Yes, the Transit Authority and its MTA parent are hemorrhaging money, and any hopes for massive federal relief almost certainly require a demonstration of shared sacrifice, i.e., pricier congestion tolls than previously envisioned.
But no less worrying for the city’s near-future is the specter of record numbers of single-occupant vehicles cramming into Midtown and Lower Manhattan as travel restrictions ease. Though no one can say yet whether transit dread will inject more cars into the traffic stream than will be removed by telecommuting and a possible “Escape from New York” mentality, it’s prudent to posit baseline traffic levels edging up, not down, before congestion pricing starts up.

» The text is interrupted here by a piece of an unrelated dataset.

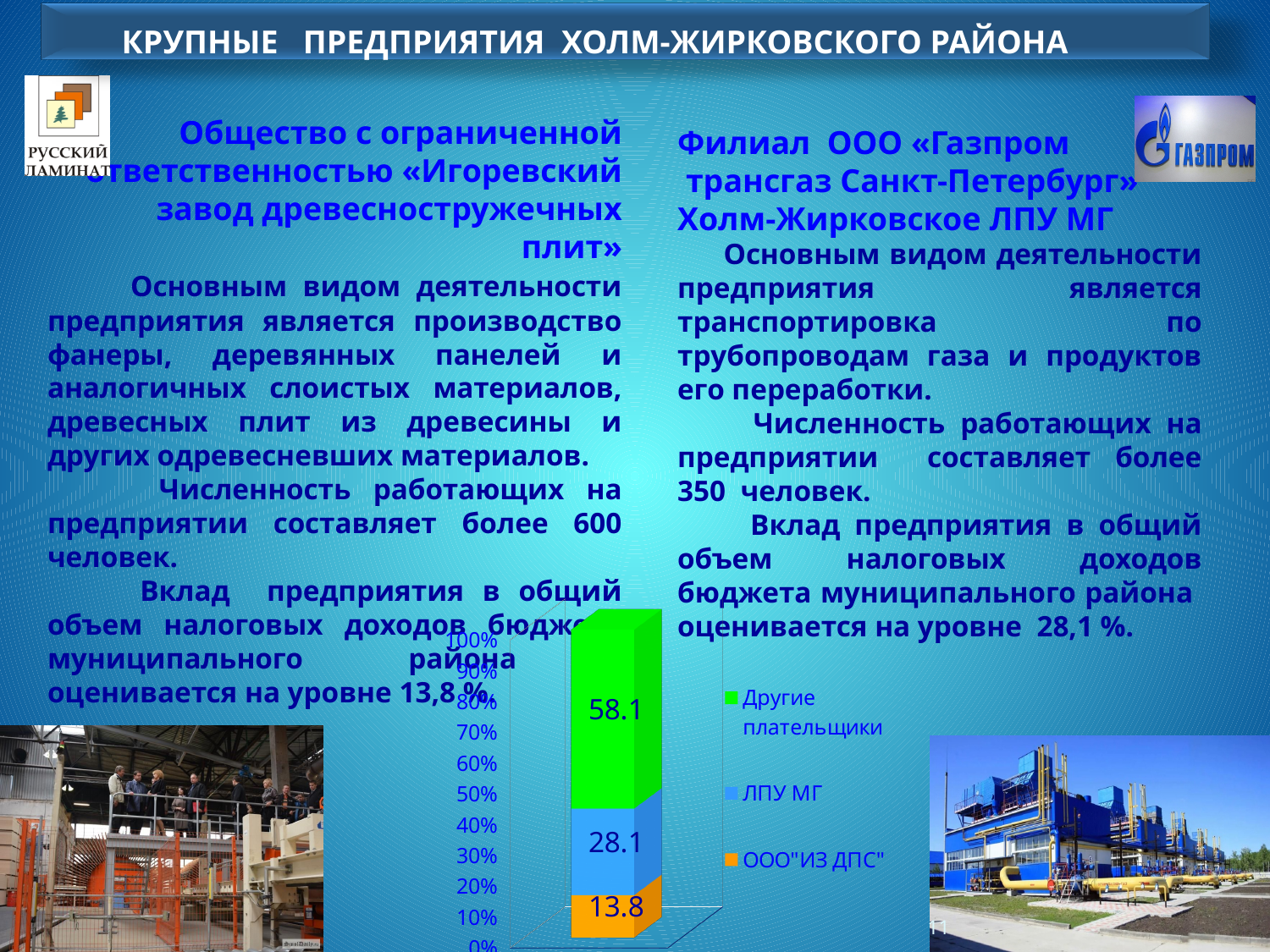
What kind of chart is shown on the slide? stacked bar chart What is the difference between the "ЛПУ МГ" value and the "ООО"ИЗ ДПС"" value? 14.3 What is the total of the three segments in the stacked bar? 100 What value is shown for the "ЛПУ МГ" segment of the bar? 28.1 How many series does the chart legend list? 3 Which is larger, the "ЛПУ МГ" segment or the "ООО"ИЗ ДПС"" segment? ЛПУ МГ What colour is the "ЛПУ МГ" segment in the chart? blue Which legend entry has the largest segment in the bar? Другие плательщики What is the difference between the "Другие плательщики" value and the "ЛПУ МГ" value? 30 Which legend entry has the smallest segment in the bar? ООО"ИЗ ДПС" What value is shown for the "ООО"ИЗ ДПС"" segment of the bar? 13.8 What value is shown for the "Другие плательщики" segment of the bar? 58.1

Sam’s toolkit is bigger, and more fun, than just tolls. From his op-ed:
Walking and biking should be encouraged far more. There is no way to bike directly from New Jersey to the business district and the [cycle paths on the] East River bridges are either at capacity or not far from it. I have previously proposed three bike/pedestrian bridges going from Brooklyn, Queens and Weehawken to Manhattan.
The reference is to Sam’s 2010 brainchild (see drawing above) that he later withdrew from his Move NY blueprint in the face of opposition from Transportation Alternatives, who were put off by the idea of a toll to bike into Manhattan — even just 50 cents — and also feared the bridges might galvanize opposition to congestion pricing from drivers freaking out that their toll dollars would pay for cycling infrastructure.
Today, bicycling and walking and everything in between (e.g., scootering) are even more crucial for reviving and keeping New York moving. The new secret weapon — along with a vast expansion of on-street protected lanes — is electric-assist bicycles. These not only extend the range that ordinary folk will cycle, but have the potential to finally broaden cycle commuting’s reach from a niche activity of energized (read: sweaty; also, privileged) people to a mass mode of travel.
Keep in mind, of course, that even if active commuting is destined to remain most prevalent in and near the CBD, expanding it opens up more space on buses and trains, facilitating the social distancing that commuters will insist on.
Sam Schwartz and I are contemporaries, born in the last quarter of 1947. I asked him today why he keeps at it, fighting for congestion pricing and allied ways to unsnarl New York’s streets rather than throwing up his hands and turning away.
“I’ve been at this for 50 years. I don’t see things in the short term,” he said. “The coronavirus will be over in two years, max. New York City will not.
“Our transit and traffic problems will still be here, unless we act,” he added. “When we’re in 2025, we’re going to wish the people in 2020 had done a better job.”
If Sam isn’t giving up, I’m not either.